**EXTRAIT**
"""
Dr Burp : Il vous en prie.

Inisfree : Docteur, de quoi parle ce film ?

Dr Burp : Comment voulez vous que je le sache, je ne l'ai pas vu.

Inisfree : Et son auteur, Luc Moullet ?

Dr Burp : C'est un barbu. Et vous savez ce que l'on dit : « Malheur aux barbus ! ».

Inisfree : Mais encore ?

Dr Burp : Qui n'a jamais connu la bouteille de Coca ® standard de 1 l en verre avec son bouchon de métal mou aux ailettes tranchantes ne peut comprendre l'importance de ce film. Qui n'a jamais subit la frustration du pas de vis qui patine et bloque l'admirable mécanisme d'ouverture au moment de la soif la plus intense ne peut saisir l'enjeu dramatique majeur de ce film. Qui n'a jamais cherché fébrilement la pince multiprise libératrice sans la trouver ne peut appréhender le cri de rage que pousse ce film sous un humour glacé et sophistiqué (que nous apprécions tous ici).

Inisfree : Et la forme ?

Dr Burp: Le plan ! Le plan est tout. Pas de champ – contrechamp mais un champ d'expérience. Des machines improbables, le réel détourné, des dispositifs surréalistes et un suspense insoutenable : ouvrira ? Ouvrira pas ?

Inisfree : Est ce un film poétique ?
"""
**DONNÉES FOURNIES**
"""
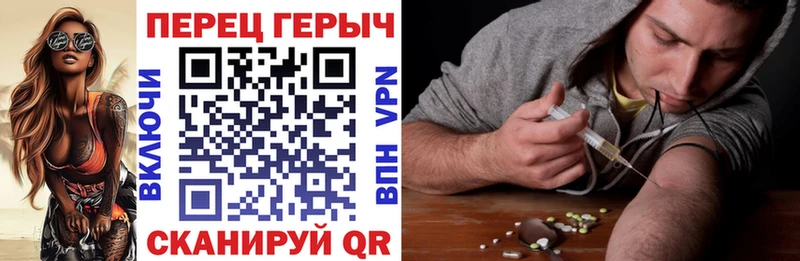 Героин VHQ  где купить наркотик  mega ссылка  Кашира 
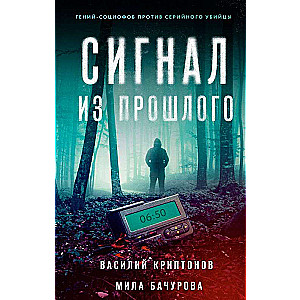 Сигнал из прошлого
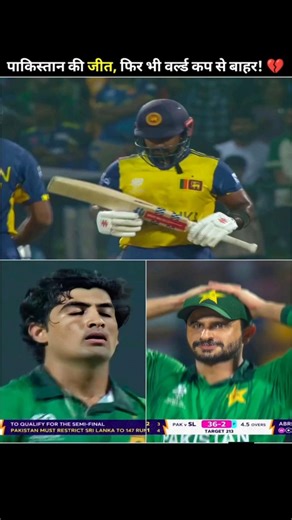 Pakistan vs Sri Lanka T20 World Cup match highlights l PAK vs SL highlights 2026 #PAKvSL #t20wc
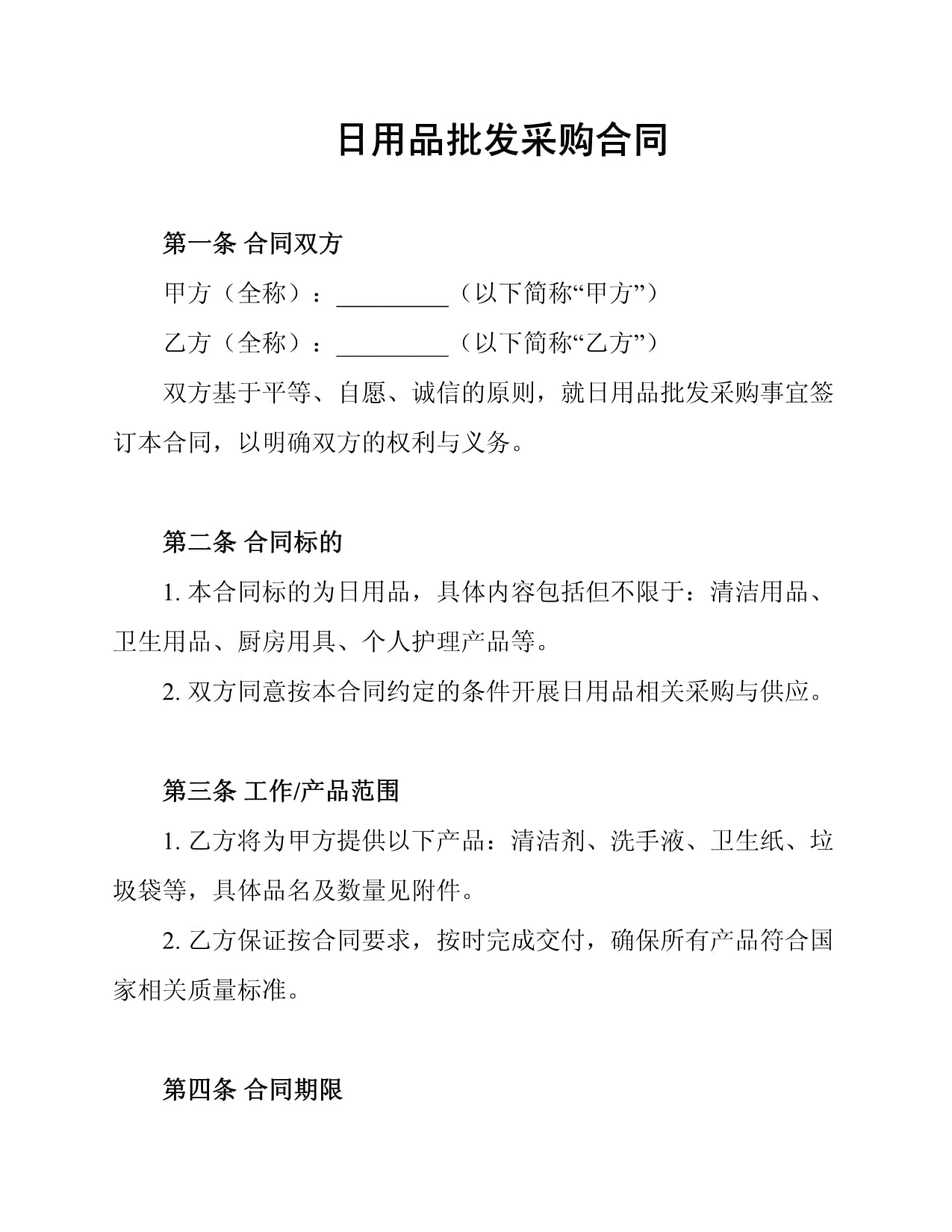 日用品批发采购合同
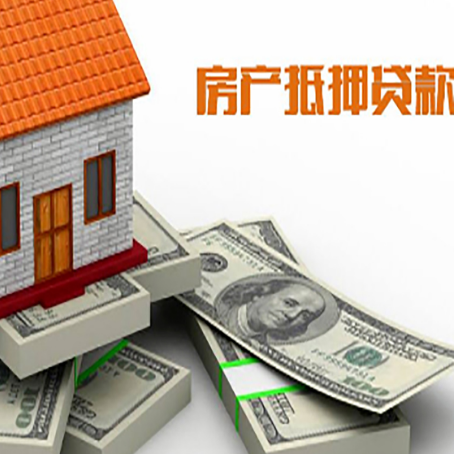 沙湖原种场房子抵押贷款会受征信有逾期的影响吗?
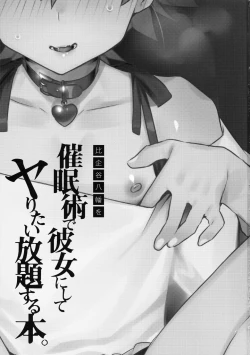 Page 2 of Hikigaya Hachiman o Saiminjutsu de Kanojo ni Shite Yaritai Houdai Suru Hon. 2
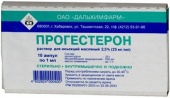 Прогестерон  ампулы 2,5%  в Москве оптом купить Прогестерон  ампулы 2,5%  в Москве оптом купить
"""
**ACTION DEMANDÉE**
Poursuivez le dialogue sur le film de Luc Moullet après sa dernière réplique.

**RÉSULTAT**
Dr Burp: Ne soyez pas grossier.

Inisfree : Est-ce un film politique ?

Dr Burp : C'est le récit d'un mécanisme aliénant vaincu par l'esprit humain mais nourrissant pourtant ce même mécanisme de soumission à travers cette victoire même. La portée politique de cette oeuvre serait évidente pour un enfant de quatre ans. Alors trouvez un enfant de quatre ans parce que moi, je m'y perds.

Inisfree : Pouvez vous, en, guise de conclusion, nous situer ce film court dans la carrière de son auteur ?

Dr Burp : Essai d'ouverture est un film un petit peu à l'ouest, à l'est de Canton. Ah ! Mais ça me donne soif vos histoires, je prendrais bien un Coca ®. Ah non, pas en canette, pas en canette !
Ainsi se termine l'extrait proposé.